F is for FUTURE-WIFE

in the spring of 2007, we had just moved into our rental house in texas.
someone knocked on the door...we didn't even KNOW anyone yet...who could it be?

the most adorable little girl was standing on my door step...a sprinkle of freckles across her nose...sparkling blue eyes...





in lightning fast speed, she said her name was rachel, she lived down the street, and she noticed that i had a little girl about her age and she wanted to meet her. and with that one super fast sentence, we welcomed rachel into our lives forever.


through the years, we've sort of decided that we love her too much to let her go. and the girls came up with a plan...if RACHEL married AUSTIN, then the girls would always get to celebrate the holidays together. THEY'D BE SISTERS!

and somewhere along the way, austin decided that he was okay with this :)

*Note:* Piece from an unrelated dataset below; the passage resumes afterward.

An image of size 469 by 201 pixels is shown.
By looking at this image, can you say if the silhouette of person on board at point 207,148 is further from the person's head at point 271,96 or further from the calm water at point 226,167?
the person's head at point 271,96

so now, rachel calls austin FUTURE-HUSBAND. and he ANSWERS. hee hee. yes, she DOES have a boyfriend already...but we're not worried about that...it's temporary, right? we already 'claimed' her years ago :)


rachel and austin have planned out their honeymoon. they are going to PARIS, JAMAICA & OHIO. this makes me LOL for REAL. they are not in agreement on how they are actually GETTING to paris though.

austin says there's no way he's flying across the ocean in a "tin-can" (yes, this coming from the one who has professed his desire to be a PILOT??????). he thinks they should take a boat. rachel says, 'HAVE YOU SEEN TITANIC??????? NO WAY.'

so we have a few details to work out...but i'm not worried.
rachel, it has been an absolute JOY to have you in our lives. we've watched you grow from little girl to gorgeous young lady... YOU ARE AN ABSOLUTE RAY OF SUNSHINE AND WE LOVE YOU DEARLY.
please tell your parents that if you turn up missing come june, that you're safe...your daddy should be able to arrange frequent flights from virginia to houston for you to visit them, right?


HAPPY BIRTHDAY GIRL. you're going to be one fabulous daughter-in-law.